ジェンダーフリー教育バッシングの急先鋒だった安倍晋三と山谷えり子 統一教会の働きかけを示す内部文書
だが、ひどいのは下村氏だけではない。やはり報道に逆ギレしている山谷えり子・元国家公安委員長も同様だ。
本サイトでも報じてきたように、山谷氏をめぐっては、2010年の民主党政権下の参院選直前、統一教会の別働隊である国際勝共連合が山谷えり子氏への組織的な投票を呼びかける内部文書の存在を当時、有田芳生氏が暴露。その内部文書には、下村氏に陳情をおこなったと講演会で語ったA氏が勝共連合本部の本部長として実名で登場するほか、統一教会が山谷えり子事務所と一体になり、票読みから名簿づくり、投票の呼びかけまで、徹底しておこなっていたことが伺えるものだ。さらに〈山谷先生、安倍先生なくして私たちのみ旨は成就できません〉という記述もあり、安倍元首相と山谷氏が統一教会にとって、ほかの政治家とは別格の、重要な存在だったことも浮き彫りになっている。
ところが、山谷氏は8月3日、毎日新聞の取材に対して「(統一教会とは)私は関係ありません」と回答する始末。自民党がおこなった「点検」でも、統一教会との関係があった議員リストに、山谷氏の名前はなかった。
当然、ネットやメディアで疑義を呈する声が噴出。9月11日放送の『サンデーステーション』(テレビ朝日)では、ジャーナリストの鈴木エイト氏が、2005年に統一教会の友好団体が作成した資料において、こんな記述があることを指摘した。
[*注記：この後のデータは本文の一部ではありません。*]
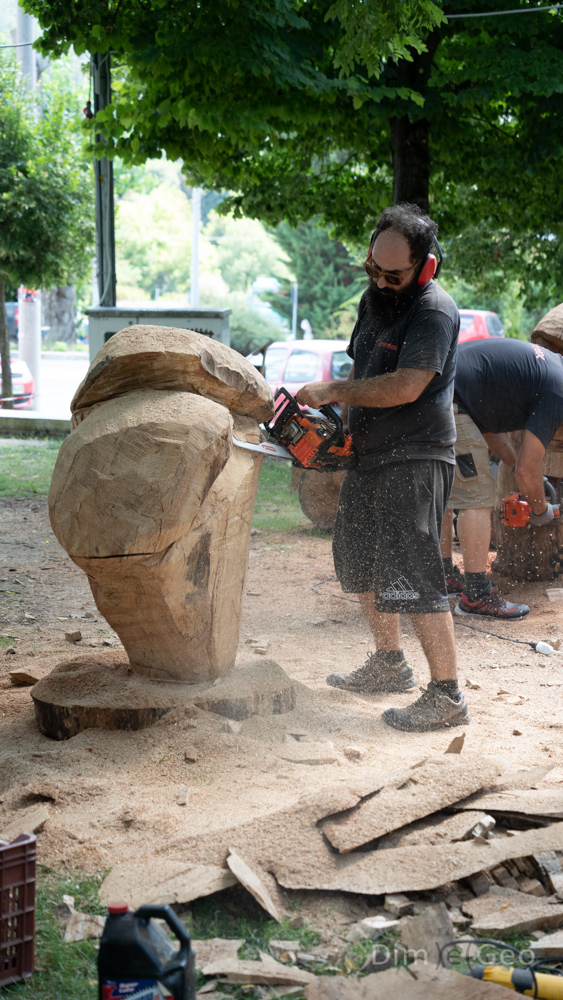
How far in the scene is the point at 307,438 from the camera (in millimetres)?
3160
〈第二次5カ年計画(基本計画)においてジェンダーという文言を使用させない。安倍晋三官房長官と山谷えり子内閣府政務官でチェックできるように関係省庁、議員に積極的に働きかける〉
しかも、この資料には、女性信者による「山谷えり子さんと相談して、いま戦いの中にいる」というメモも残されていると伝えた。
本サイトで繰り返し指摘してきたように、山谷氏は2005年、安倍氏が座長である「過激な性教育・ジェンダーフリー教育実態調査プロジェクトチーム」の事務局長を務め、ジェンダーフリー・バッシングの急先鋒にたち、国会においても第二次男女共同参画基本計画について、「次の5カ年計画にジェンダーという定義を入れるべきではない」と主張していた。そこにこんな資料が出てきたとすれば、山谷氏が統一教会系団体から何らかの働きかけを受けていたと疑われるのは当然だろう。
ところが、山谷氏は9月13日、ツイッターに〈2005年に旧統一協会の関連団体が作成したとされる「内部文書」と、同年3月に私が行った参議院予算委員会での質疑などをもとに、旧統一教会との関係性が疑われるとの報道がなされています。〉として、〈報道は事実に基づかない誤ったイメージを与えるもの〉と反論する文章をアップしたのだ。
だが、そのあと、山谷が「以下の点について明確にしておきます」と並べた主張は、なんの説得力もない代物だった。